Monday, January 31, 2005

Hurray for the death penalty!

Here is a piece from Counterpunch that -- while perhaps more strongly phrased than I would have made it -- nonetheless raises a valid issue:

You really know the state killers have lost it when they call for the death penalty for someone who was just trying to kill himself in the 1st place.

That's what prosecutors are doing in the case of Juan Manuel Alvarez, the 25-year-old Californian who apparently parked his SUV on the tracks of a Los Angeles commuter train line in order to commit suicide.

Alvarez, according to news reports, lost his nerve and left the vehicle as the train approached, and escaped injury, but the resulting crash, which derailed the train, ended up killing 11 riders and injuring many others.

Death penalty aficionados, including L.A. County's vote-hungry District Attorney, see killing Alvarez as the logical punishment for his horrible misdeed. Under the Old Testament eye-for-an-eye logic of state killers in this great Christian Nation, it's kill and be killed.

But what exactly is the punishment when you kill someone who was trying to do that to himself anyway? If anything, after causing so much suffering and pain and loss of life, Alvarez probably wants to die more than he did before the tragedy. In any event, he certainly wanted to die badly enough to try to do himself in. All the state will accomplish by injecting him with their deadly cocktail of toxins at the end of a high-profile legal process and millions of dollars in legal costs will be helping him to do what he didn't have the courage to do himself.

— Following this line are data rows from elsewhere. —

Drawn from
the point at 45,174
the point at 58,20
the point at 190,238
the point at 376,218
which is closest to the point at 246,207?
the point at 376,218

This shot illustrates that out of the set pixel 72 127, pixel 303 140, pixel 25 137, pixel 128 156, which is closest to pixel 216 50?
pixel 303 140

To read the entire article, go here.


1 comment:

Anonymous said...

Exactly! Consider the post entitled "DUI, Train Wrecks and Murder" posted on January 28th at http://www.duiblog.com/2005/01/28#a93:

Police and prosecutors have an obligation to seek justice, not vengeance. Their job is to apply the laws as written, not as personal feelings, political considerations and/or special interest groups dictate. And nowhere in the criminal justice system are passions, political considerations and special interest groups more prevalent than with drunk driving.

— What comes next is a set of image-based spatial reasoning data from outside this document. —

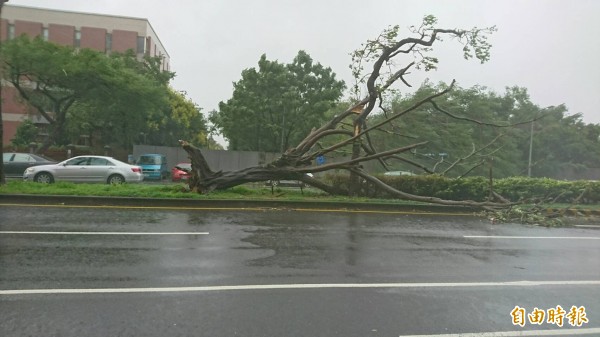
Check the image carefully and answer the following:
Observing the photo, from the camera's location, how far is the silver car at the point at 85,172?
16.7 metres

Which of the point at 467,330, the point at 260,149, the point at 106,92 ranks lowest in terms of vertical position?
the point at 467,330

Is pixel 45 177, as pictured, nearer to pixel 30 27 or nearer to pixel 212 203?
pixel 212 203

A few days ago a young man in Indiana became intoxicated and accidentally drove his car off the road and landed in an embankment. His girlfriend was thrown from the car and killed. As any experienced officer or prosecutor will tell you, the obvious charge is DUI and vehicular manslaughter. He was, however, charged with murder.

There are some of you whose reaction will be: He deserves it. Morally, that may or may not be. We are, however, a nation of laws, and he deserves the punishment set forth by those laws. If the legislature wishes to call a drunken but accidental homicide a murder rather than manslaughter, they are free to do so. Until then, police and prosecutors should follow the law rather than passion and pressure.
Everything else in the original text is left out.